* **Quoted passage**:
((
Khaldoun Kerrou, Jean-François Toussaint, Marc Froissart and Jean-Noël Talbot
Journal of Nuclear Medicine December 2000, 41 (12) 2099;

TO THE EDITOR:

In the November 1999 issue of The Journal of Nuclear Medicine, Hasegawa et al. (1) reported a direct comparison among PET, SPECT, and dual-head gamma-camera coincidence detection imaging (DCD) to assess myocardial viability with FDG.

We would like to address three issues about the design and methods of the study.
))
* **Information shown**:
((
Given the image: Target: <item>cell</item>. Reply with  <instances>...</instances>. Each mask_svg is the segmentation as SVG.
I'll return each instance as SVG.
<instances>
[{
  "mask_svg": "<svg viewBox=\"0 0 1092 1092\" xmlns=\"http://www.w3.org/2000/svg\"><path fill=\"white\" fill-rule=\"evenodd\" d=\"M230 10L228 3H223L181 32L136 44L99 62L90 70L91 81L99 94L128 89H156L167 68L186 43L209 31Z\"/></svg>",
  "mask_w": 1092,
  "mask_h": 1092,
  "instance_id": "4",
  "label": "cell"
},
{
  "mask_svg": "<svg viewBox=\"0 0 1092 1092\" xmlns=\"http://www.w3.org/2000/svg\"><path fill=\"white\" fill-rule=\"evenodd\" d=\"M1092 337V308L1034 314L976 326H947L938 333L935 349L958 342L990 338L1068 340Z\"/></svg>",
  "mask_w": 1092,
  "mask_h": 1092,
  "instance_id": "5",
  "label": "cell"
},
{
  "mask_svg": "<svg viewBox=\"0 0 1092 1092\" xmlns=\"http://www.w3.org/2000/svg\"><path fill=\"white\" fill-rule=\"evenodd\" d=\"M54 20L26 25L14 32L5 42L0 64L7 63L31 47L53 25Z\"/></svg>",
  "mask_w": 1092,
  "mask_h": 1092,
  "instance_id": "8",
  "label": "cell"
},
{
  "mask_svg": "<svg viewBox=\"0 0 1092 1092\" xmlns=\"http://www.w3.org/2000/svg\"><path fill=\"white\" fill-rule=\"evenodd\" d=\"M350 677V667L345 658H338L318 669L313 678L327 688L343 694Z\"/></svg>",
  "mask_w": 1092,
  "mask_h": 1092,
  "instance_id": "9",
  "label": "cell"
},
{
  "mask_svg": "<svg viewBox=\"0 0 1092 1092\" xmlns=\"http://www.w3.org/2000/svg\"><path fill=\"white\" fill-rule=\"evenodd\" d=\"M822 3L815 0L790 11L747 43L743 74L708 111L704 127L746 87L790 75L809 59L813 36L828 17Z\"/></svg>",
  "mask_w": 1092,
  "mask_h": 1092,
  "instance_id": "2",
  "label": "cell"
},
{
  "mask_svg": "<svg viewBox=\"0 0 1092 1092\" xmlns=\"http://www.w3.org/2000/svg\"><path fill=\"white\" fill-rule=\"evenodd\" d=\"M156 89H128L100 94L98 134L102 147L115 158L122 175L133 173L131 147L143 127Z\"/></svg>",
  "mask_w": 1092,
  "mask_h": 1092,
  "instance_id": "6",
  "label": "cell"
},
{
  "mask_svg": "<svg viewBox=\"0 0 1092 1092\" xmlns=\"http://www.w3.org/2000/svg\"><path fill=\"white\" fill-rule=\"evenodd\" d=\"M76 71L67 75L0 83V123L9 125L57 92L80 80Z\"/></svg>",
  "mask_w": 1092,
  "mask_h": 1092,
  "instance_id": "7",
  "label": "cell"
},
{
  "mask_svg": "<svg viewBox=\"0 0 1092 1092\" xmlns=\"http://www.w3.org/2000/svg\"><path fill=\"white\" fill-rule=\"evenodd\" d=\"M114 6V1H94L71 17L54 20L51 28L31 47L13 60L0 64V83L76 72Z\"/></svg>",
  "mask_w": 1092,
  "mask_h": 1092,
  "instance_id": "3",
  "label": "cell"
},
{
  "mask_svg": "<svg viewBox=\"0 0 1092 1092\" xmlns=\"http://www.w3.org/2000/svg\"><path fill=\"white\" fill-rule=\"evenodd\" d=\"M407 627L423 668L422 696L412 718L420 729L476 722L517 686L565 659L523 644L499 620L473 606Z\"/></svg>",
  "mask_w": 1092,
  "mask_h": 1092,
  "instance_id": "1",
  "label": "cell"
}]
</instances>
))
* **Task item A**: According to the letter to the editor, which three imaging methods did Hasegawa et al. compare for assessing myocardial viability with FDG?
* **Task item B**: From the letter to the editor, extract the passage from "Khaldoun Kerrou, Jean-François" up to and including "of the study.".
* **Task item C**: Extend the letter to the editor on FDG imaging of myocardial viability, starting after its final sentence.

* **Answer box A**: PET, SPECT, and dual-head gamma-camera coincidence detection imaging (DCD).

* **Answer box B**:
Khaldoun Kerrou, Jean-François Toussaint, Marc Froissart and Jean-Noël Talbot
Journal of Nuclear Medicine December 2000, 41 (12) 2099;

TO THE EDITOR:

In the November 1999 issue of The Journal of Nuclear Medicine, Hasegawa et al. (1) reported a direct comparison among PET, SPECT, and dual-head gamma-camera coincidence detection imaging (DCD) to assess myocardial viability with FDG.

We would like to address three issues about the design and methods of the study.

* **Answer box C**:
  1. The choice of performing the DCD tomography in 32 steps over 360° penalizes this modality by a factor of 2 in the examination duration, compared with 32 steps over 180° with ultra-high-energy general purpose collimators for SPECT. Furthermore, the gamma camera used in the study (Vertex Plus MCD; ADAC Laboratories, Milpitas, CA) is equipped with a 5/8-in. (15.9-mm) thick crystal, which means that the detection efficiency for the photopeak at 511 keV is approximately 21% for a single detector (2). Thus, the coincidence detection efficiency for DCD is only 21% × 21% = 4.41% (2), which would require more steps to obtain a similar count per image ratio and to allow for a more objective comparison between the 2 modalities. Finally, the 128 × 128-matrix reconstructed data obtained from DCD should have been reduced to a 64 × 64 matrix to obtain the same slice thickness as the SPECT images.

  2. The DCD acquisition started 150 min after SPECT acquisition, occurring with 38.56% of the FDG activity that was initially available for SPECT imaging, because of FDG decay (half-life = 109.7 min).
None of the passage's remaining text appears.